The demand for homes that the economic success of the Oxford City region brings with it is a key issue across the Thames Valley. In 2015, Oxford City was among the top 5% least affordable locations in England excluding London.
Whilst the need for housing arising in Oxford is clear, the rate of housing delivery has been poor, with Oxford City's own figures forecasting that just 206 dwellings will be completed in 2015/16. In essence the City is constrained by tightly drawn boundaries, the Green Belt and other factors (including areas at risk of flooding). The surrounding Oxfordshire Local Authorities have recognised these constraints and have spent the last two years, working alongside other stakeholders, to seek to accommodate Oxford City's “unmet need” elsewhere within the County.
The requirement for this collaborative approach was recognised at an early date by all the Local Authorities as failure to comply with the “duty to co-operate” jeopardised the progression of each Authority’s Local Plan. Cherwells Local Plan proceeded last year only on the proviso that it was revisited shortly after adoption to help meet Oxfords unmet need. More recently West Oxfordshires Local Plan didn’t get off the starting blocks pending, in part, clarification of their requirements to help cater for Oxford’s unmet need.

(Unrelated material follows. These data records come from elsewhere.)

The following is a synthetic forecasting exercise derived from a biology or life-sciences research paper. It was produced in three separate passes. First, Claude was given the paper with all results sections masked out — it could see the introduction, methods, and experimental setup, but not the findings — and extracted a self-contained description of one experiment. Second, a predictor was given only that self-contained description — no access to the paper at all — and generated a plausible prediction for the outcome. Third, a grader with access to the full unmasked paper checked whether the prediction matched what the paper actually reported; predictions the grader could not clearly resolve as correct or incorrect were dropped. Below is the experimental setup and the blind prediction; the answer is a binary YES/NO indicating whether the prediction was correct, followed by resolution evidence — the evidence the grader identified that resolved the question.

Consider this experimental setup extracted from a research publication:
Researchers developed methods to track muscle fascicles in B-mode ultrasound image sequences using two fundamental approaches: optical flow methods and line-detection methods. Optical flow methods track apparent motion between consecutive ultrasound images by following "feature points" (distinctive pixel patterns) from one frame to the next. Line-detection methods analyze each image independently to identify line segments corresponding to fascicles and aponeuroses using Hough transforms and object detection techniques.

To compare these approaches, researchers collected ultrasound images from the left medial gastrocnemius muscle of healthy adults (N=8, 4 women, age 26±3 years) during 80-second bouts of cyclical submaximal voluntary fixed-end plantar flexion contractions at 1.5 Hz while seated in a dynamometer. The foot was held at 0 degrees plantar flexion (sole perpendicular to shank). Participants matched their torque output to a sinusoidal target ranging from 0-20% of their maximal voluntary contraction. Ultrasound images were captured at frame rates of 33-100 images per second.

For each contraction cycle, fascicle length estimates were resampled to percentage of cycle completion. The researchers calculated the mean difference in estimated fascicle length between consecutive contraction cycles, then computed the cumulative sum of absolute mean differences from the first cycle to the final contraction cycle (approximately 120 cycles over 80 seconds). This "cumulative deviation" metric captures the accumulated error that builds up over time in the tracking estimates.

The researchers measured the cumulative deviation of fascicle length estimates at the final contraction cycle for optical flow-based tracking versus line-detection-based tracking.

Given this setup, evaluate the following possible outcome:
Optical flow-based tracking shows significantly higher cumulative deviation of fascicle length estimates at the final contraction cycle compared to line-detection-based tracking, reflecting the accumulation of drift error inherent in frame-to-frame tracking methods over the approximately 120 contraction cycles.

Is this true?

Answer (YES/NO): YES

The Oxfordshire Growth Board comprising all Oxfordshire Authorities, working alongside Oxfordshire County Council, OXLEP and other stakeholders have sought a collaborative approach. Following some early skirmishes on the capacity of Oxford City to accommodate development agreement was quickly established on a “working assumption” that the Authorities would collectively need to accommodate an additional 15,000 new homes in the period to 2031.
Discussions on apportionment have taken longer (agreement was originally due 12 months ago) perhaps reflecting the political ramifications. The exercise of seeking to apportion housing need arising in Oxford City could seek to reflect a number of factors including housing market areas, transport connections, migration flows, commuting patterns, environmental and other constraints and the sustainability of further development in / adjacent to existing settlements.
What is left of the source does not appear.